» **EXCERPT TO READ**:
——
We also have an API that you might find useful for the soundboard project:
[https://app.resemble.ai/docs](https://app.resemble.ai/docs)

------
mattlondon
I don't know if you have kids/grandkids/nieces or nephews (or plan to have
those) but it might be nice to record your wife reading some books out loud.

Not only will you have your own personal "audio books" of Harry Potter/The
Hobbit/Chronicles of Narnia/Oi Frog/Alice in Wonderland/Roald Dahls etc etc
for any kids/grandkids/relatives etc that will hopefully be something
treasured in its own right, but you'll also have a large corpus of training
data from well-known texts that you can retrain over and over as the tech
improves in the future. Might be worth chucking in some other well-known texts
to avoid over-fitting on a "kids' story voice" \- maybe something plain like
inauguration speeches/declaration of independence/magna carta/etc.
——
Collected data
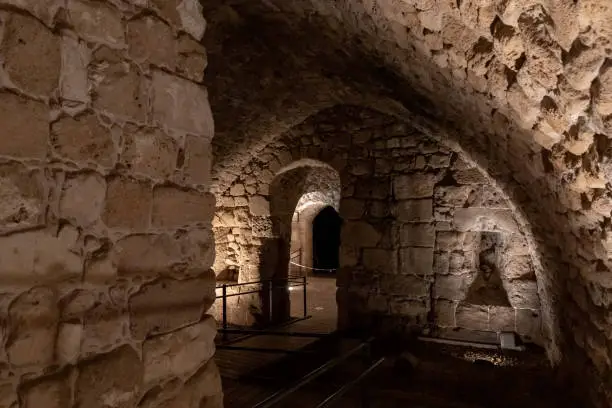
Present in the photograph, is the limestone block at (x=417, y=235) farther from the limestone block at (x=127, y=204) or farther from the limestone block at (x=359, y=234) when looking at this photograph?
the limestone block at (x=127, y=204)

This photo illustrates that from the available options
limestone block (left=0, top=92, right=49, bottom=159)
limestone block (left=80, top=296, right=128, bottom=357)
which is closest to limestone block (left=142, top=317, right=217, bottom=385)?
limestone block (left=80, top=296, right=128, bottom=357)

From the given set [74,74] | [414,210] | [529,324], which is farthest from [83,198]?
[529,324]

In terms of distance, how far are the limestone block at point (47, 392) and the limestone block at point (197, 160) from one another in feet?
2.47

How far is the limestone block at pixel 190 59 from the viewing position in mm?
1648

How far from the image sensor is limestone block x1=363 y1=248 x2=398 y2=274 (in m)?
4.88

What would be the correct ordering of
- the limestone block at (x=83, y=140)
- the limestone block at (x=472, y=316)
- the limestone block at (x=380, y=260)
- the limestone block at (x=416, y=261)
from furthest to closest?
the limestone block at (x=380, y=260) → the limestone block at (x=416, y=261) → the limestone block at (x=472, y=316) → the limestone block at (x=83, y=140)

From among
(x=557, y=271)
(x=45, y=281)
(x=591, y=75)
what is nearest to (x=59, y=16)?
(x=45, y=281)

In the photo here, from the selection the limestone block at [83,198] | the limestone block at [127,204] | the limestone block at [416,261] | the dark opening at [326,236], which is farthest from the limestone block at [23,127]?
the dark opening at [326,236]

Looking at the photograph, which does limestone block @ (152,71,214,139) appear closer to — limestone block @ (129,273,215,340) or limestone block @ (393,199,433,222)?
limestone block @ (129,273,215,340)

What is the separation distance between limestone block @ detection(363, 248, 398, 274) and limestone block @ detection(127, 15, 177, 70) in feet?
12.2

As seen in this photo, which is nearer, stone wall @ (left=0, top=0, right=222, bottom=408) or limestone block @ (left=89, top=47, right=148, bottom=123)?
stone wall @ (left=0, top=0, right=222, bottom=408)

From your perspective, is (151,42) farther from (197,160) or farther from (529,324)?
(529,324)

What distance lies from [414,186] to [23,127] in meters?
4.08

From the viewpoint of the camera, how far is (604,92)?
1.22 metres
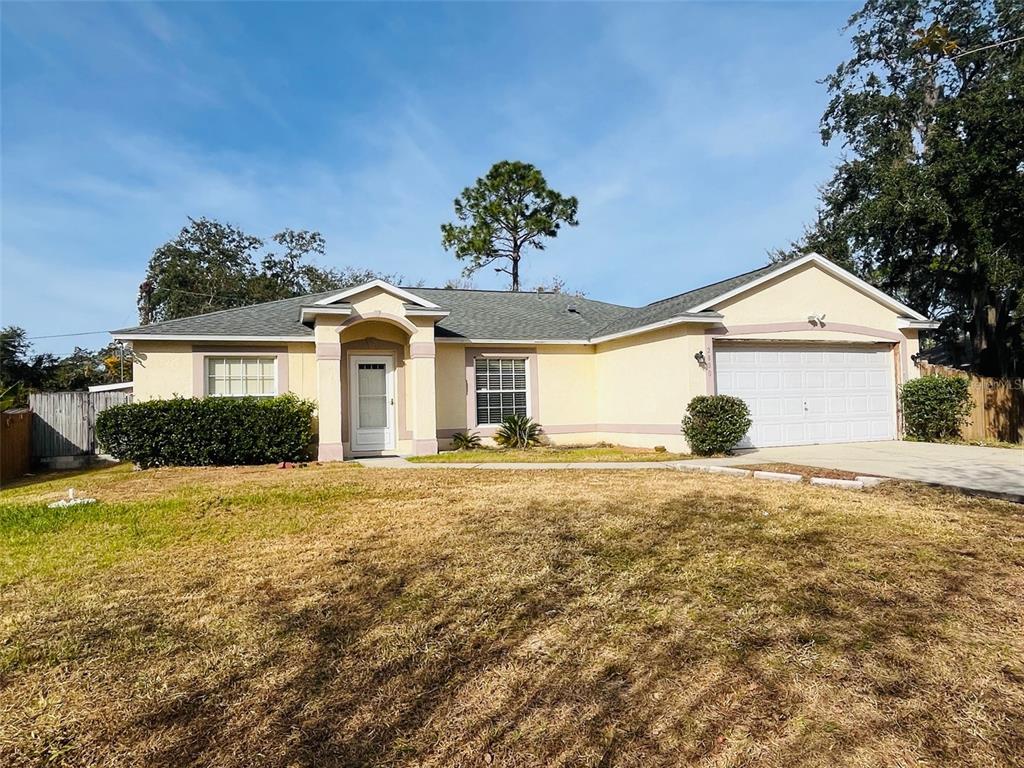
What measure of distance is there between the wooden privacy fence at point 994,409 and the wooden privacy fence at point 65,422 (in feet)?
70.4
——
» **THINGS TO DO**:
1. Print the passage of the forum thread on recording a voice, starting at "We also have" and ending at "books out loud.".
2. In the forum thread on recording a voice, what plain texts does mattlondon suggest adding to avoid over-fitting on a "kids' story voice"?
3. Pick up the forum thread on recording a voice and continue it from the point where it stops.

» **RESULTS**:
1.
We also have an API that you might find useful for the soundboard project:
[https://app.resemble.ai/docs](https://app.resemble.ai/docs)

------
mattlondon
I don't know if you have kids/grandkids/nieces or nephews (or plan to have
those) but it might be nice to record your wife reading some books out loud.

2. Inauguration speeches, the declaration of independence, and the magna carta.

3.
Obviously I'd focus on gathering raw material now, and focus on the
reconstruction later when you've all recovered mentally and physically to
whatever happens. The more data the better when it comes to this sort of
thing. There might not be something "simple" right now (e.g. you could
probably implement the WaveNet or similar paper yourself today, and training
it up on some GPUs in your spare room etc, but in a few years there might be a
nice WYSIWYG/SaaS thing for it), but with the recordings safely stored you'll
obviously be able to use it in the future.

Best of luck to you both.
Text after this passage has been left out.